▶ Supplied text:
Two nights later, I was finishing some work on my computer and getting ready to go to bed when I saw on the front page of Wikipedia a news brief that said, “Gerald R. Ford passes away at age 93.” I raced downstairs to the TV and turned on channel 8. The anchors were going over details of the hour-old news, and the bright red banner at the top of the screen confirmed it: “President Gerald R. Ford dies at age 93.”

“So this is it,” I said to myself. “This is what Grand Rapids has been waiting for.”

Channel 8 had just gotten a camera crew to the plaza outside the museum and begun broadcasting. Someone had already brought a small white candle and set it on the concrete wall surrounding the fountain. I looked around the house for a candle but couldn’t find a nice one, so I grabbed a small red poinsettia and jumped in the car. I pulled into the same parking lot we’d parked in two nights before; a handful of TV news vans were already parked there.

I walked up and set the poinsettia next to the display, which by that time included three candles. A man in a veteran’s hat walked up next to me and set down a fourth candle and a small American flag attached to a wooden dowel. He and I stood and looked at the display for a minute. I walked down to the grass and looked up at the museum. Already a TV crew was running wires and setting up lights. It was as cold as it had been two nights before, and I hadn’t thought to dress very warmly, but I stood for almost a half-hour and watched as people began to show up with candles and cameras. There was a buzz of anticipation, but the night air was still quiet.


Gerald R. Ford was, you’ll conclude if you read all the exhibit plaques and boards in the museum, a fairly unassuming man.

▶ Supplied information:
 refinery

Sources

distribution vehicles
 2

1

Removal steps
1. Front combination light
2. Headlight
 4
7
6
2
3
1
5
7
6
==
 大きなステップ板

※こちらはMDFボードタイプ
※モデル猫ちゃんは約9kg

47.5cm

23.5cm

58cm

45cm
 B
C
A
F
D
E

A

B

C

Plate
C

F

▶ Activities:
1 - Shorten the paragraph in the Gerald Ford passage that begins "I walked up and set the poinsettia" to about three sentences, and keep its main facts.
2 - Write the next part of the Gerald Ford passage, picking up after its last sentence.
The data above has nothing to do with what follows.

▶ Task-by-task answers:
1 - The writer set the poinsettia beside the display, which already had three candles, and a man in a veteran's hat added a fourth candle and a small American flag. From the grass the writer watched a TV crew set up lights at the museum and stood in the cold for almost half an hour. People began arriving with candles and cameras, and there was a sense of anticipation, though the night stayed quiet.

2 -
Born in Omaha, Nebraska, his parents separated 16 days after he was born and his mother moved to Grand Rapids with her parents. Ford grew up in Grand Rapids, becoming an Eagle Scout and a star linebacker for the University of Michigan who paid his college expenses by washing dishes at his fraternity house. Ford graduated with a law degree from Yale and enlisted in the Navy months later after Pearl Harbor was attacked, serving in the Pacific as an officer on board the aircraft carrier USS Monterey. After returning from the war, Ford met and married Elizabeth Bloomer Warren in the fall of 1948 and campaigned for the first of his thirteen terms in Congress.

For the next 25 years, Ford served the people of West Michigan in a modest role in Congress. Ford never wrote a major piece of legislation, but was credited as being a “negotiator and reconciler.” He became the House Minority Leader in 1963. His one major controversy as a legislator was his involvement in the Warren Commission that investigated the assassination of President John F. Kennedy.

In 1973, after Spiro Agnew resigned in disgrace, President Richard Nixon appointed Ford to be Vice President, although the appointment received little attention in the shadow of the unfolding Watergate scandal. When the full Watergate evidence came to light, Nixon was forced to resign or face impeachment.

Thus, on August 9, 1974, Grand Rapids’ unassuming congressman found himself in the East Room of the White House, taking the oath of office as the nation’s 38th president.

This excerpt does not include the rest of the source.